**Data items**
+---+
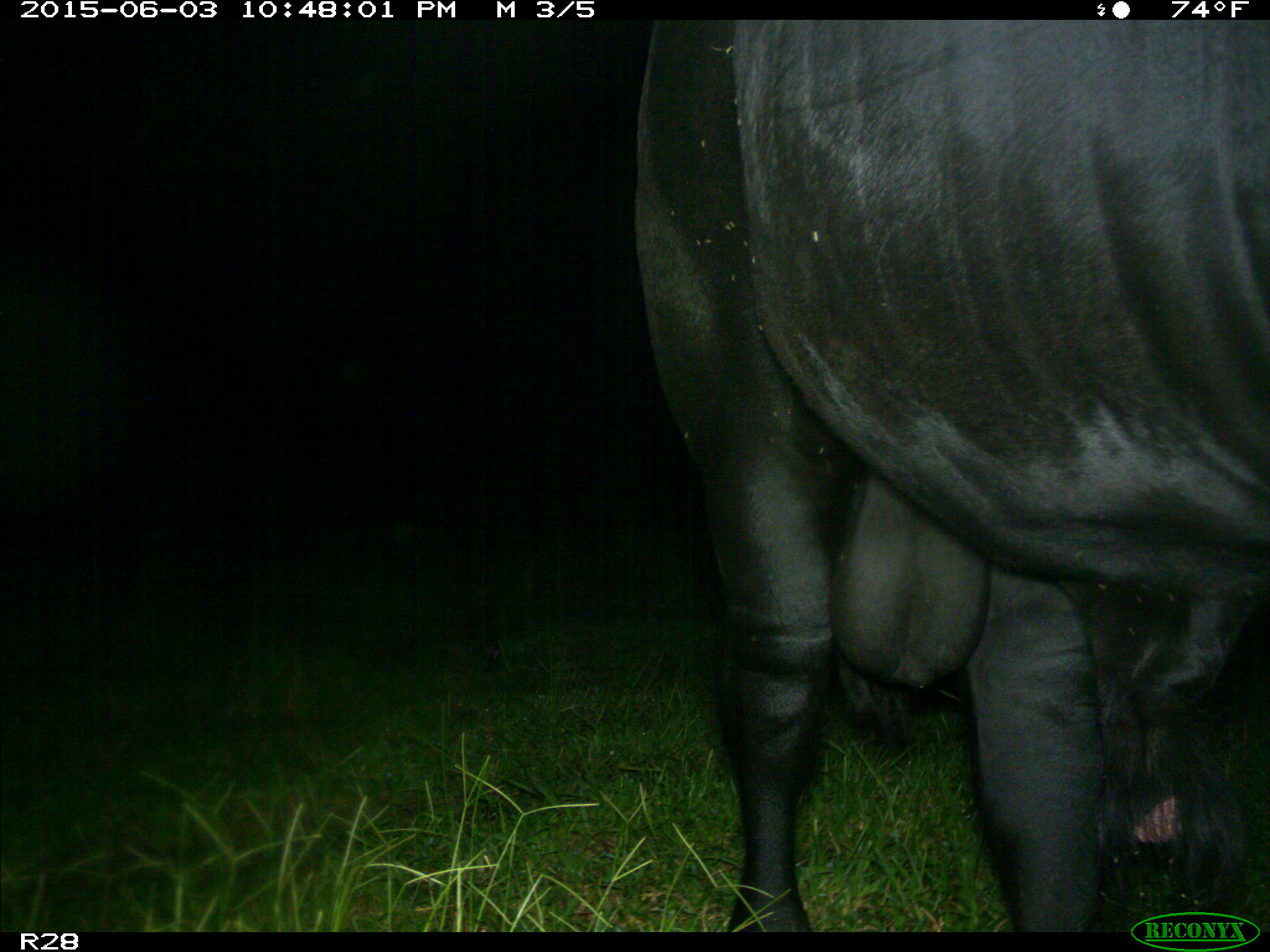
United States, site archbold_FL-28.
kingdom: Animalia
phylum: Chordata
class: Mammalia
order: Artiodactyla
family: Bovidae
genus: Bos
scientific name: Bos taurus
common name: domestic cow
+---+
Every entry above is to be repeated word for word, with all pictures omitted.

**Exercise solution**
United States, site archbold_FL-28.
kingdom: Animalia
phylum: Chordata
class: Mammalia
order: Artiodactyla
family: Bovidae
genus: Bos
scientific name: Bos taurus
common name: domestic cow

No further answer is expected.